Utilization Review Denials: Are Patients Abandoned or Offered Alternatives?

Carriers have a responsibility to provide detailed responses to utilization review requests. Further, when adverse determinations are given, many consumer protections require the carrier’s written denials to explain the clinical criteria supporting the decisions and provide appeal information.

Unfortunately, many denials are silent on the issue of alternative covered options. Providers, case managers and patient advocates must aggressively pursue carriers with demands that adverse determination include information on the treatment alternatives available under the coverage terms.

“Physicians give information to patients not only to help patients make decisions but to promote trust, which has both intrinsic health benefits and instrumental effects on health by inducing patients to share relevant facts about themselves with their providers and improving compliance with therapy,” explains William Sage in his expose on managed care medical necessity decisions entitled Managed Care’s Crimea.

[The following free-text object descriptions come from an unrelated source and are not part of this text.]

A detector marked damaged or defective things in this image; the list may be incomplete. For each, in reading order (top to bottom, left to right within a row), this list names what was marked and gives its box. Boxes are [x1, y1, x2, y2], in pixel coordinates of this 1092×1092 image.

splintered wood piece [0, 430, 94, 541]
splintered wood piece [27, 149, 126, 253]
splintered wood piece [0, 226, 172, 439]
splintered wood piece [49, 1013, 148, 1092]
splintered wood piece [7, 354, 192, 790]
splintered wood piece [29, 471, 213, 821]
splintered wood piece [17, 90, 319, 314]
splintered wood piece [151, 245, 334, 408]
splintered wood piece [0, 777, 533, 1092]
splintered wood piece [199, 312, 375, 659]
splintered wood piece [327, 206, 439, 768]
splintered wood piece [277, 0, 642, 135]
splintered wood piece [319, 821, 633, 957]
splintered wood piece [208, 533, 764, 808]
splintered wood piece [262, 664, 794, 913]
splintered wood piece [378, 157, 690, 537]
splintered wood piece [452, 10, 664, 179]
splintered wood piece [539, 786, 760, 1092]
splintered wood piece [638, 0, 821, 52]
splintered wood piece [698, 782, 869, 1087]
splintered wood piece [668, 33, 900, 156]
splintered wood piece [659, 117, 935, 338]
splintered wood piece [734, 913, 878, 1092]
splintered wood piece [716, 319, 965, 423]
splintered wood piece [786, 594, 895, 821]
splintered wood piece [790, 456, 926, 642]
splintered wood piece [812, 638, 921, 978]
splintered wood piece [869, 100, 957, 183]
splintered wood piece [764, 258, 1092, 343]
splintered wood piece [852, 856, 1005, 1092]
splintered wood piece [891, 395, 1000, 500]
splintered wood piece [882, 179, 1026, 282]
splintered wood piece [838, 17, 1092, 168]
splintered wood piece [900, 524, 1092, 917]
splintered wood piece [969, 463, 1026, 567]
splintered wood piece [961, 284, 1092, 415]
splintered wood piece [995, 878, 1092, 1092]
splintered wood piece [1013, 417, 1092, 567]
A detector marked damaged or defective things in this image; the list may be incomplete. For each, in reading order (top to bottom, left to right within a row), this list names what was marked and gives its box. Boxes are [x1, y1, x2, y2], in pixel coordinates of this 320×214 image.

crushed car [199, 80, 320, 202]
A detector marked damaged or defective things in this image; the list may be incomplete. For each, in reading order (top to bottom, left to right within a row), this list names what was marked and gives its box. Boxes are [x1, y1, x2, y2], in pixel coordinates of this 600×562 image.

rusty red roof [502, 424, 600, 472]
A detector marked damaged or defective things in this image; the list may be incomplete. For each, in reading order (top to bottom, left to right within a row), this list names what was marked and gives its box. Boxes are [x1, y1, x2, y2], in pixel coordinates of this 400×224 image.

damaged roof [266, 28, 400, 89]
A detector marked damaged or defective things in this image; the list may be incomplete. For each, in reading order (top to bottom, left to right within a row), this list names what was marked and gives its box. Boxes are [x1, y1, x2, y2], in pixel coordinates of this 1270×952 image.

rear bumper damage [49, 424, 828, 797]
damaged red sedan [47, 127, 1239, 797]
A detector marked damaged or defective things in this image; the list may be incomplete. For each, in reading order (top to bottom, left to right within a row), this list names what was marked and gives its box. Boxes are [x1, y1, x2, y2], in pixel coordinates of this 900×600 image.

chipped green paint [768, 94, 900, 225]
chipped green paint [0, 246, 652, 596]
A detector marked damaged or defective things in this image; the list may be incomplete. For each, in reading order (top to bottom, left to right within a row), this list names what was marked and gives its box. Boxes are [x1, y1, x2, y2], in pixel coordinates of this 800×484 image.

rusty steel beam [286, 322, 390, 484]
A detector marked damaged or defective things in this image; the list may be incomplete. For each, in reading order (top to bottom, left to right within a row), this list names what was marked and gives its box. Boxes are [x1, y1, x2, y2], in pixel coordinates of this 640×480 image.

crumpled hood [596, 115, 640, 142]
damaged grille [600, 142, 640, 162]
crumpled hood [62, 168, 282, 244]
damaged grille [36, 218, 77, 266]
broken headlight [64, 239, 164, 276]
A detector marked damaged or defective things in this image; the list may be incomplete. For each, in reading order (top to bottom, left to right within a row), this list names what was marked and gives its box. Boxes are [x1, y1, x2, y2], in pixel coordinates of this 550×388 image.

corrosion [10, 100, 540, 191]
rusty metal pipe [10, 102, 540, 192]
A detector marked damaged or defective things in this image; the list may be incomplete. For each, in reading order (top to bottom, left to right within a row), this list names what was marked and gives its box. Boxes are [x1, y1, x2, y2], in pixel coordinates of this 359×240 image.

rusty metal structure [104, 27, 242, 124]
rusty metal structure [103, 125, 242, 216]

“In particular, when doctors convey their professional opinion that a specific therapy is not advisable, they also maintain hope, offer explanations and alternatives, and assure patients that they will not abandon them. Health plans should try to follow this example when relaying determinations of medical necessity or other coverage matters. For example, written and oral communications denying coverage or requesting information should be compassionate, should be forthcoming about reasons for the health plan’s action, should take responsibility for the consequences instead of disclaiming them in anticipation of litigation, should offer alternatives to denied treatment, and should avoid giving the impression of abandonment.”

Utilization review appeals can include a demand that the carrier reconsider the original denial or detail available treatment options in writing. As part of such a request, it can be worthwhile to demand peer-to-peer review so that the treating doctors can both explain the justification for the denied treatment and explain any quality care concerns related to the carrier’s recommended course of treatment.

Peer to peer reviews are often not pursued simply due to time constraints. However, your request for peer review can specify a time in hopes that the carrier will work around the time constraints of a busy practitioner. Set a suggested time and make your demand using language such as the following:

We are in receipt of your recent adverse determination and wish to schedule peer discussion to discuss the denial. As you are likely aware, peer-to-peer conversation regarding treatment provides an opportunity for the face-to-face treating medical professional to discuss the reasons for the initially prescribed treatment, unique medical factors complicating the treatment plan, clinical standards of care and available treatment options which are covered by your company. A clinical peer is defined by the Utilization Review Accreditation Commission (URAC) as a physician or other health professional who holds an unrestricted license and is in the same or similar specialty as typically manages the medical condition, procedures, or treatment under review. Generally as a peer in a similar specialty, the individual must be in the same profession, i.e., the same licensure category as the ordering provider. Dr. (insert name of ordering provider) is available for peer discussion on Tuesdays from 3 to 4 p.m. CST. Please have a clinical peer call Dr. (name) at that time to discuss this patient’s care.